[Start of section]
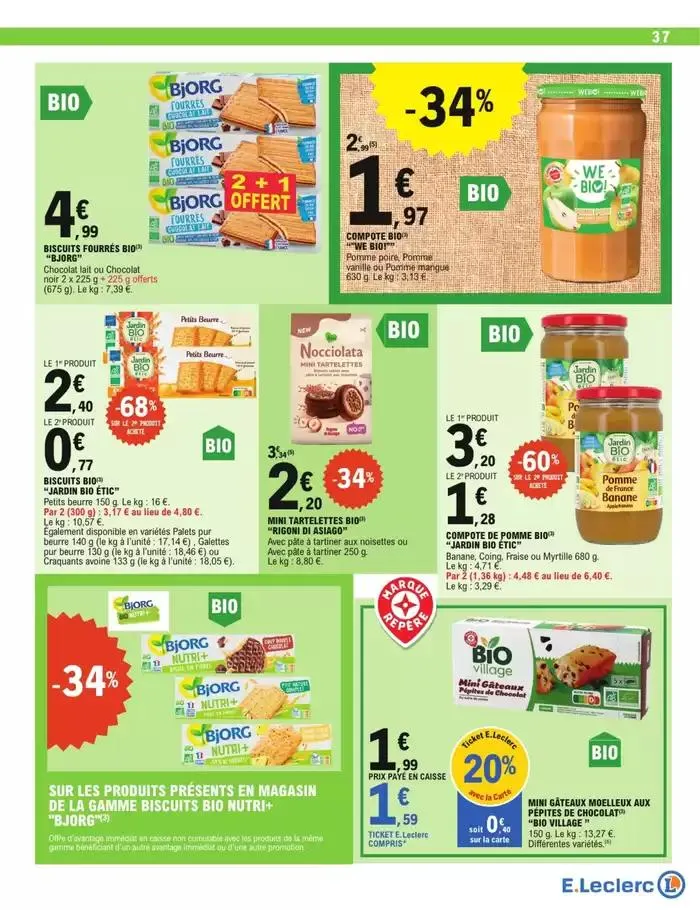 DEPENSER MOINS 9 - MIXTE du 20 mai au 31 mai 2025 - Catalogue page 17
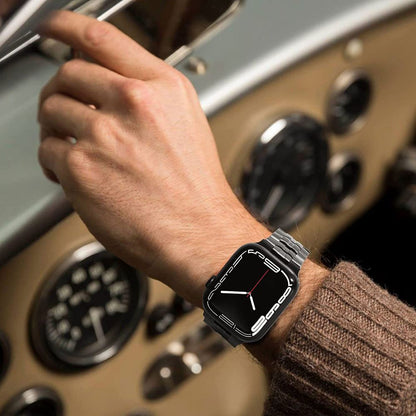 Techsuit W063 rem för Apple Watch 49mm / 46mm / 45mm / 44mm / 42mm Series, Grå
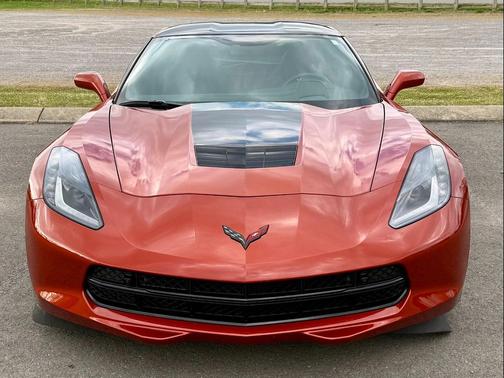 Daytona Sunrise Orange Metallic 2016 Chevrolet Corvette Stingray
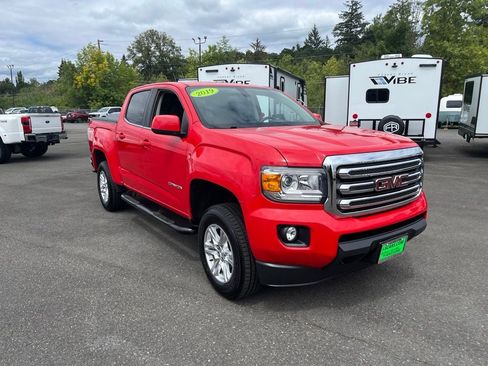Used 2019 GMC Canyon SLE AWD/4WD image 8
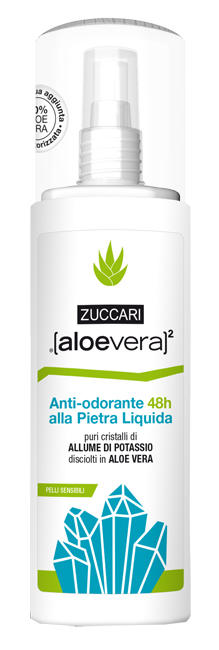 ALOEVERA2 ANTI-ODORANTE ALLA PIETRA LIQUIDA - Pharmaleader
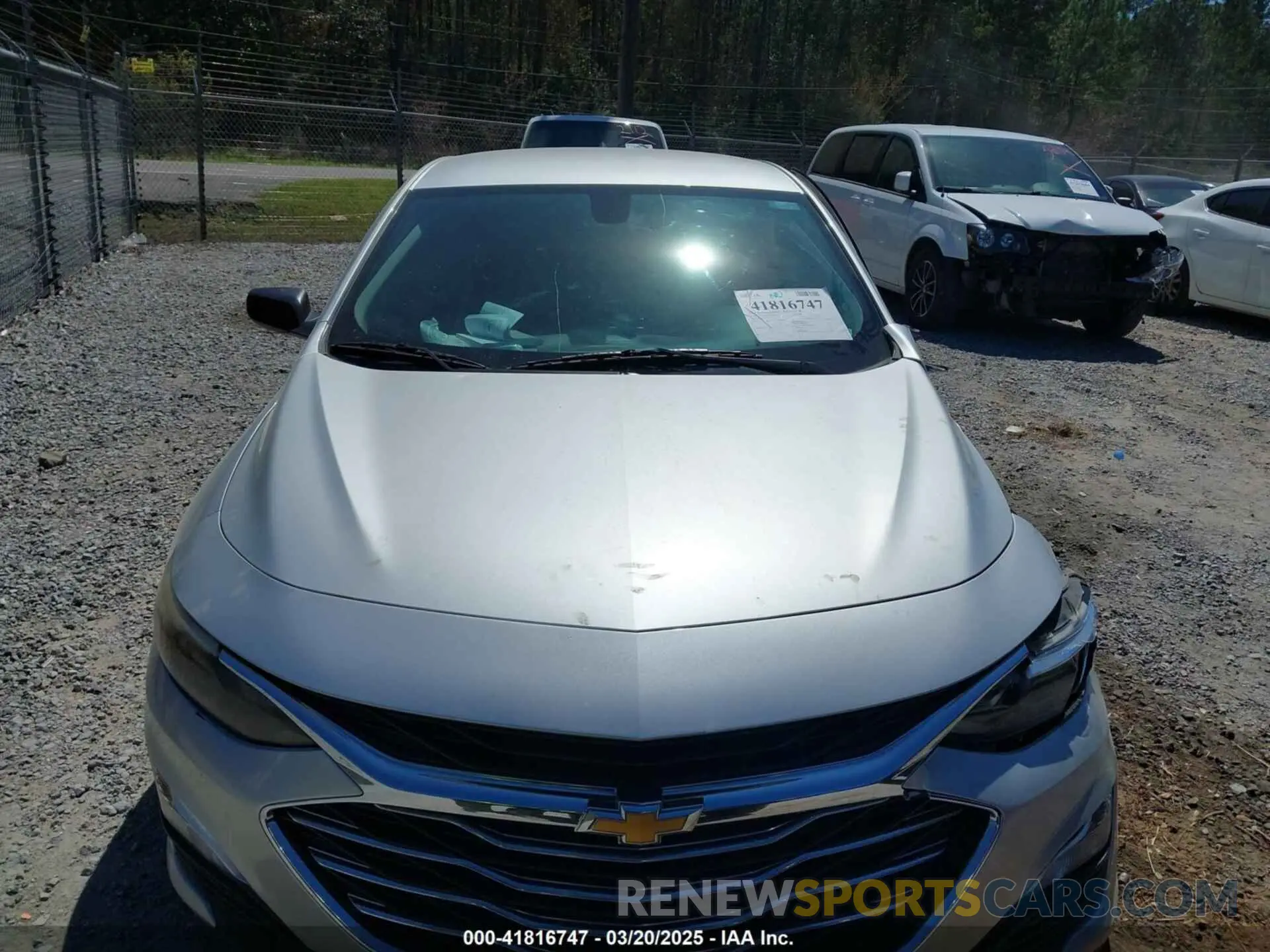 12 Photograph of a damaged car 1G1ZB5ST5LF011320 CHEVROLET MALIBU 2020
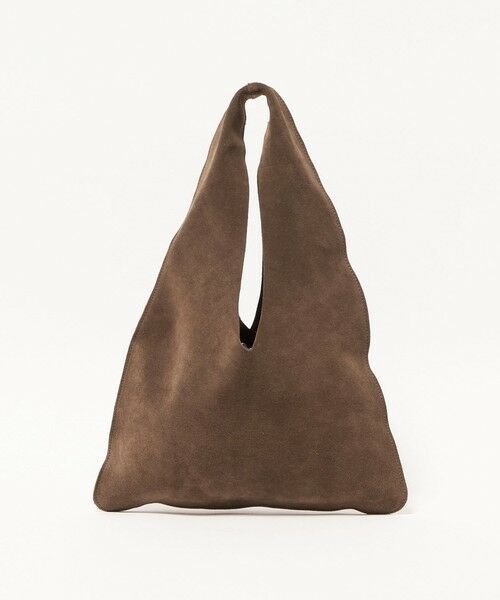 BEAUTY&YOUTH UNITED ARROWS / ビューティー&ユース ユナイテッドアローズ ショルダーバッグ | ＜AULENTTI＞トートバッグ（DK.BROWN）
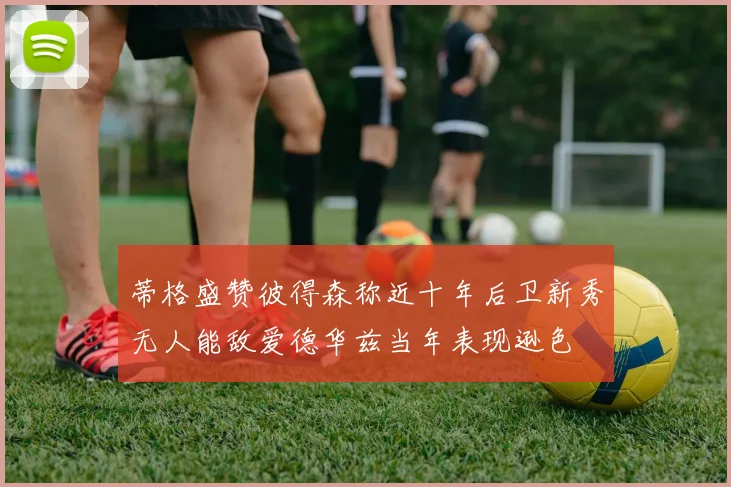 蒂格盛赞彼得森称近十年后卫新秀无人能敌爱德华兹当年表现逊色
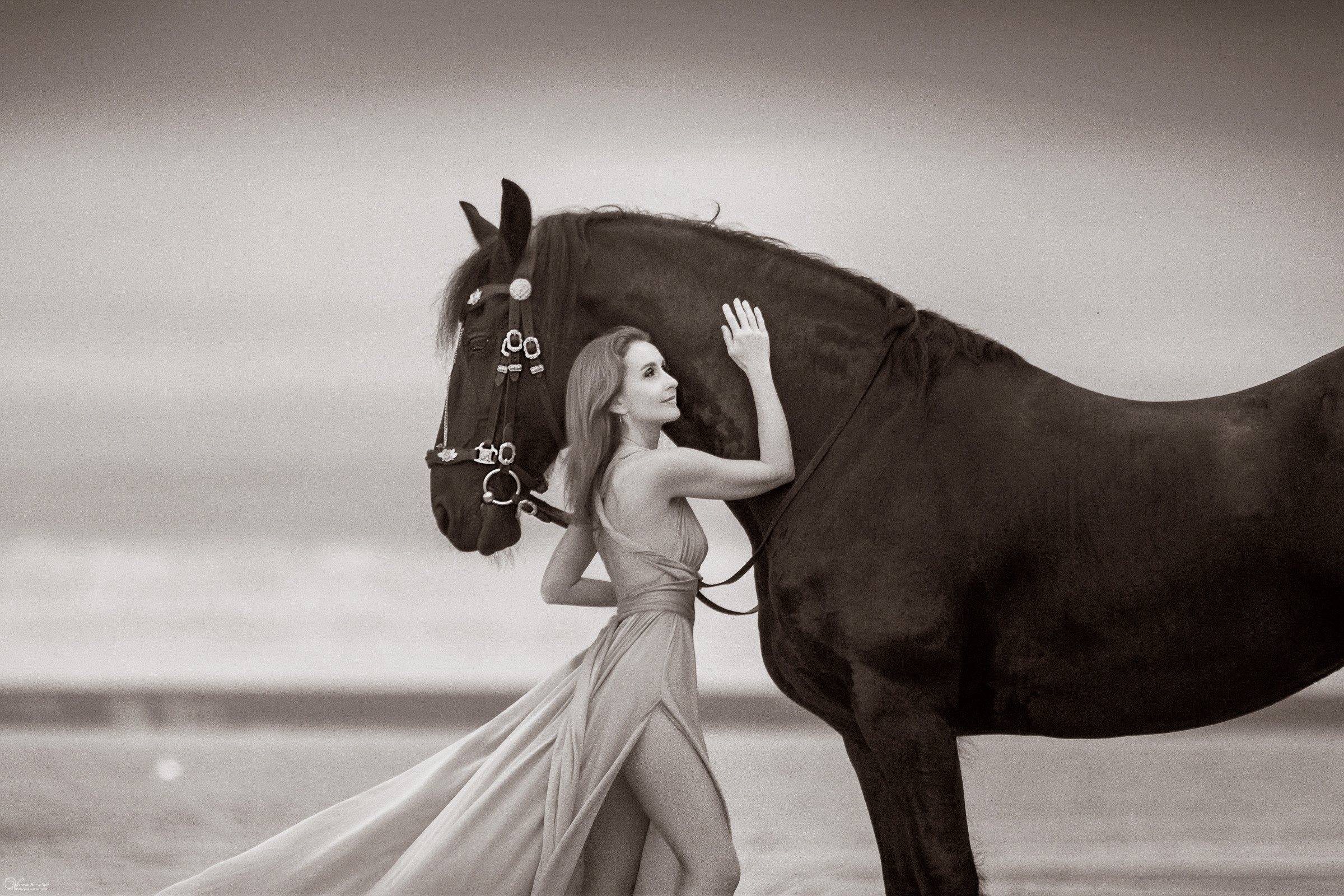 Оля и Фрея_Лунное настроение. Фотограф женский и мужской портрет Санкт-Петербург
[End of section]
Write the data out again word for word; leave the pictures behind.

Your solution:
 DEPENSER MOINS 9 - MIXTE du 20 mai au 31 mai 2025 - Catalogue page 17
 Techsuit W063 rem för Apple Watch 49mm / 46mm / 45mm / 44mm / 42mm Series, Grå
 Daytona Sunrise Orange Metallic 2016 Chevrolet Corvette Stingray
Used 2019 GMC Canyon SLE AWD/4WD image 8
 ALOEVERA2 ANTI-ODORANTE ALLA PIETRA LIQUIDA - Pharmaleader
 12 Photograph of a damaged car 1G1ZB5ST5LF011320 CHEVROLET MALIBU 2020
 BEAUTY&YOUTH UNITED ARROWS / ビューティー&ユース ユナイテッドアローズ ショルダーバッグ | ＜AULENTTI＞トートバッグ（DK.BROWN）
 蒂格盛赞彼得森称近十年后卫新秀无人能敌爱德华兹当年表现逊色
 Оля и Фрея_Лунное настроение. Фотограф женский и мужской портрет Санкт-Петербург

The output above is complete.